Many of the important events that define the body plan in the early mouse embryo unfold in one day of gestation, between e7.5 and e8.5 (Fig. 1)
We study mutations that affect the morphogenetic events that take place at this stage to learn how intercellular signals are coupled to cell behavior during the establishment of the body plan. Two examples of mutations that have profound effect on early morphogenesis are khlo and lulu.
The khlo mutation disrupts both morphogenesis and cell fate determination in the early embryo (Rakeman and Anderson, 2006). khlo mutants show a variety of morphogenetic defects - the most dramatic is cardia bifida, failure of the 2 lateral heart primordial to move to the midline and form a single heart tube. In addition, about 25% of khlo mutants show partial or complete duplication of the body axis (Figure 2).
We found that the khlo mutations inactivates Nap1, a regulator of the WAVE complex that controls cell migration, and that the twinned-embryo phenotype is caused by defective migration of the anterior visceral endoderm, an population of extraembryonic organizer cells. We are currently studying how Nap 1 and other genes, including Rac1, Pten and cofilin, work together to respond to intercellular signals and control cell migrations in the early embryo.
The lulu mutation causes a different set of defects in early morphogenesis of the mesoderm and neural plate (Fig.3).
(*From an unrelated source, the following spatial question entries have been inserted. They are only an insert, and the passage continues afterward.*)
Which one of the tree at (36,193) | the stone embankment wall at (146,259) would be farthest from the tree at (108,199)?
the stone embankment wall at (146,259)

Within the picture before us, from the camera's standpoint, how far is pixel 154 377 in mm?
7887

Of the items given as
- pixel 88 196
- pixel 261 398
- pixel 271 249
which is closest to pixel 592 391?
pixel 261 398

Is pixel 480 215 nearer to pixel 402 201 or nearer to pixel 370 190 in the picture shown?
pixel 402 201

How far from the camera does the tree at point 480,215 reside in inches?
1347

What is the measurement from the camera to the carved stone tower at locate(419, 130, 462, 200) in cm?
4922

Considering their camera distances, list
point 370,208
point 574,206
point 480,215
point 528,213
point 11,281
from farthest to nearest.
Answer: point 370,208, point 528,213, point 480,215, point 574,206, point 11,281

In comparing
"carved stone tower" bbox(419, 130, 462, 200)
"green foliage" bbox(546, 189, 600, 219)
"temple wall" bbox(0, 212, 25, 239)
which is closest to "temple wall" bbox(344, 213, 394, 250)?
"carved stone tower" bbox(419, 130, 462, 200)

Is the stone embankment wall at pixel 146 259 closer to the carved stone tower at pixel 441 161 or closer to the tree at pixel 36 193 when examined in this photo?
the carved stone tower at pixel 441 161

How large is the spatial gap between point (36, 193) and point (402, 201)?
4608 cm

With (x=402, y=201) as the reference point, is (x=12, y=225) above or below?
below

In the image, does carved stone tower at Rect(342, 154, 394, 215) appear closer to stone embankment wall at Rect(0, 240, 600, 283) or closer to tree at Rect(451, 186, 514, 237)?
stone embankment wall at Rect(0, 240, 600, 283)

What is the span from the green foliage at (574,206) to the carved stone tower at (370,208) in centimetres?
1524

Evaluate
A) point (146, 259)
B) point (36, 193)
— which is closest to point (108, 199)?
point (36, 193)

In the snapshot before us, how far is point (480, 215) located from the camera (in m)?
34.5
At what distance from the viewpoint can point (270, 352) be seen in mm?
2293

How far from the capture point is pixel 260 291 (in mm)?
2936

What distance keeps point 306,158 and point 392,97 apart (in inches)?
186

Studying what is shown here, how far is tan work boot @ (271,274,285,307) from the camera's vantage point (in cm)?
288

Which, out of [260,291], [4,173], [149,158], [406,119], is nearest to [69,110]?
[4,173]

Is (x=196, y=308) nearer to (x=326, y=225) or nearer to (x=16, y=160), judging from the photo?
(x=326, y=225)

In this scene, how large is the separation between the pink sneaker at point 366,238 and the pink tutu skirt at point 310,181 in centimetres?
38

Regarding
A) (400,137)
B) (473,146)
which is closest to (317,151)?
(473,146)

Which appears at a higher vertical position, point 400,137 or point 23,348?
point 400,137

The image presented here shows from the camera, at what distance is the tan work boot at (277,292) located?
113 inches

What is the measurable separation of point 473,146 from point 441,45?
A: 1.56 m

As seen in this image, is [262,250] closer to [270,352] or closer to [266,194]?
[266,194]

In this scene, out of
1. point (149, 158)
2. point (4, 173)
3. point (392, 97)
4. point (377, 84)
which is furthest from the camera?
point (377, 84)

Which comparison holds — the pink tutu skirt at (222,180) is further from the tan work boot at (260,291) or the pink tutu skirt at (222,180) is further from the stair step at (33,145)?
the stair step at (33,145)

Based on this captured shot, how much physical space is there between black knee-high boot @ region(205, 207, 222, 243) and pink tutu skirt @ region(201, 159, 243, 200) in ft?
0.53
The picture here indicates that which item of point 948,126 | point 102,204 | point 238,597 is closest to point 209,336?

During gastrulation, cells in lulu mutants are trapped in the primitive streak at an intermediate stage of the epithelial-mesenchymal transition that generates the mesodermal layer of the embryo; as a result, the embryos have very little paraxial mesoderm. Epithelial layers of the later lulu embryo are also disrupted: definitive endoderm is specified but does not form a gut tube, and the neural plate is broad and forms ectopic folds rather than closing to make the neural tube. The lulu mutation inactivates a FERM-domain protein, Epb4.1l5. Our data indicate that, like other FERM-domain proteins, Lulu is important for linking the actin cytoskeleton to the plasma membrane. We are currently testing the hypothesis that Lulu also is required for the activity of specific signaling pathways in the embryo.